= Shao Peizi =

Shao Peizi (邵裴子; 1884–1968) was a Chinese calligrapher, seal artist, educator, and economist. Shao was twice President of Zhejiang University.

==Biography==

Shao was born in Hangzhou, the capital of Zhejiang Province, in 1884 Qing Dynasty China. Shao's birthname was Wentai (闻泰), and also known as Changguang (长光). Shao studied English and economics at Nanyang Public School (南洋公学; main root of current Shanghai Jiao Tong University) in Shanghai. After graduation Shao went to USA and studied economics at Stanford University, which he graduated BA in 1909.

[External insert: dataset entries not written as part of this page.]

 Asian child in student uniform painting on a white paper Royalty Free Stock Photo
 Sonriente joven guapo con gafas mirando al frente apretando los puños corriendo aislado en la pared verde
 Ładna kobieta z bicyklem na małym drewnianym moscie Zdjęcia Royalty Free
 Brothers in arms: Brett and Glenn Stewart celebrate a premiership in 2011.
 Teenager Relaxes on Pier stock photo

In the first year of Xuantong Era (1909), Shao went back to China, and became a lecturer of English at Zhejiang Advanced College (current Zhejiang University) in Hangzhou. He later became provost and then president of the college.

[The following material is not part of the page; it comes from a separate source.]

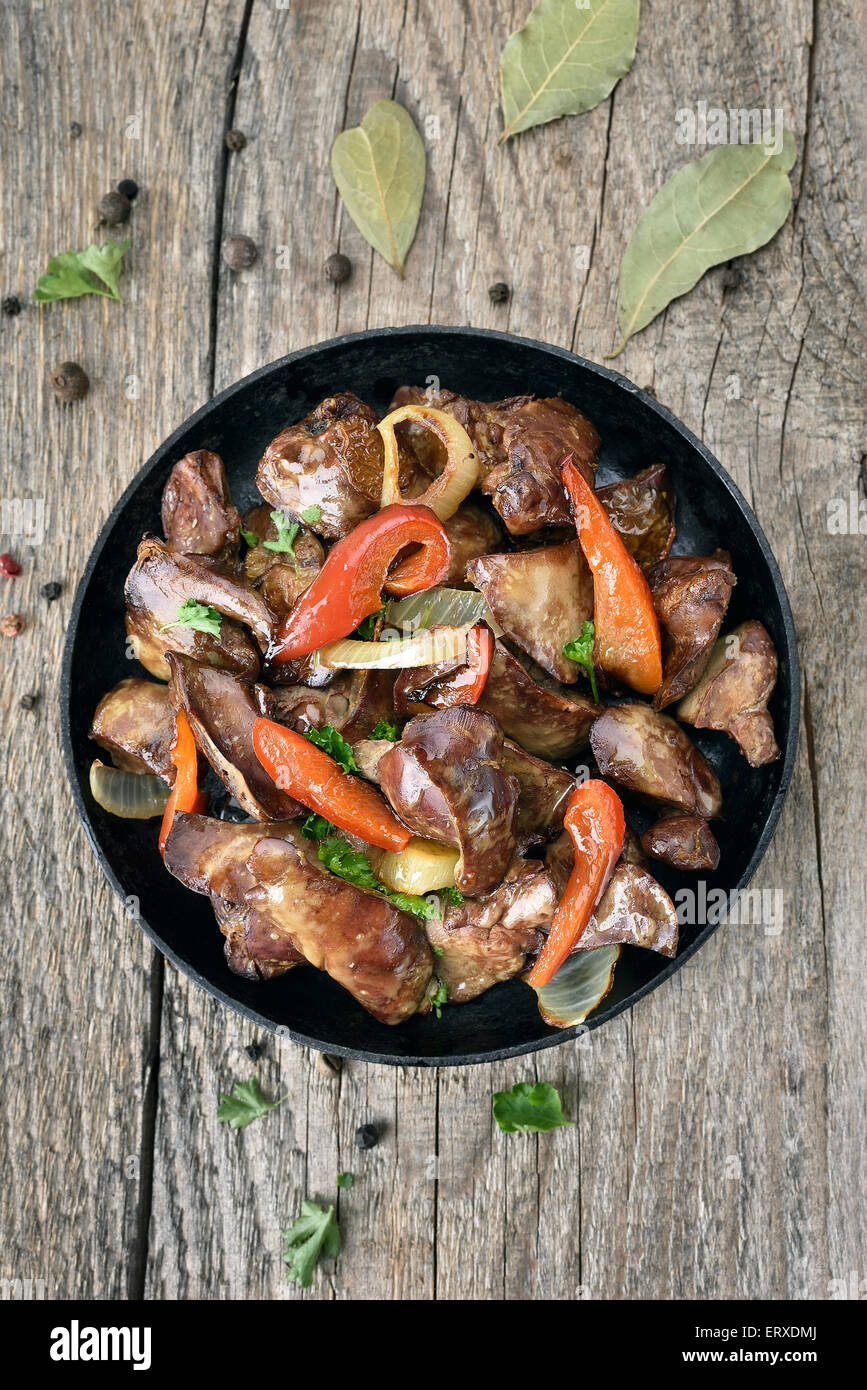 Grilled chicken liver with red pepper in frying pan on wooden table, top view Stock Photo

In 1913, Shao went to Beijing and served as a senior official in the Minister of Finance. He was also a professor of English and the provost of the University of Law and Politics (法政大学) in Beijing.

Just before the Northern Expedition, Shao again went back to Hangzhou, became a professor and later the dean of the School of Science and Arts at Zhejiang University. In November 1928, Shao became the Vice-president of Zhejiang University (then called National 3rd Sun Yat-sen University). From July 1930 to November 1931, Shao served the President of Zhejiang University.

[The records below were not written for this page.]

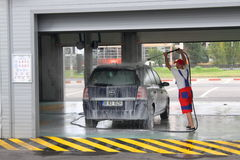 Car wash. Man working in car wash at Bucharest,Romania royalty free stock photo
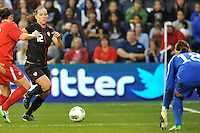 USWNT midfielder Lauren Cheney (12) moves in on the Canada goal.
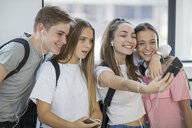 Happy students taking a selfie in school - ZEF15706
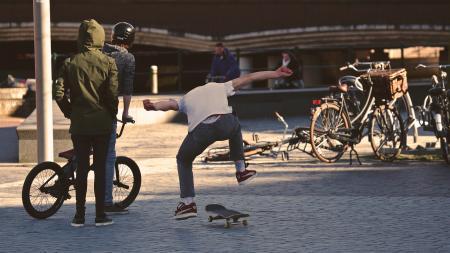 Man in White Shirt Doing Skateboard Trick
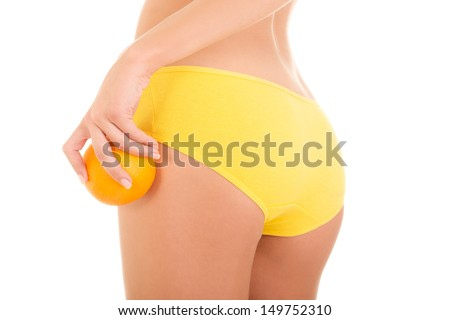 Hip, legs, abdomen and orange in hand. Cellulite, liposuction ,woman weight loss control concept  - stock photo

When Chiang Kai-shek was inspecting Zhejiang University, Shao was encouraged to join Kuomintang, which was refused by Shao. Shao was squeezed out by Kuomintang Central Club and left Zhejiang University in 1935, but still lived in Hangzhou.

Shao later worked for the Commercial Press in Shanghai. During the Second Sino-Japanese War, Shao served senator of Zhejiang Provincial Government, and was a director of the board of Zhejiang Bank.

After 1949, Shao was the Director-general of Zhejiang Cultural Relic Management Committee (浙江省文物管理委员会). Shao was a standing member and later director of the Revolutionary Committee of the Kuomintang Zhejiang Branch. Shao was the Vice-president of Zhejiang Research Institute of Literature and History (浙江省文史研究馆). Shao was a member of both Chinese People's Political Consultative Conference and National People’s Congress.

==Art==

Shao was a famous calligraphist and seal maker in China. He was quite accomplished in both regular script and semi-cursive script. His style is described as deep, powerful, clear, and smart (沉雄清灵), and is considered close to Li Beihai (李北海)'s style.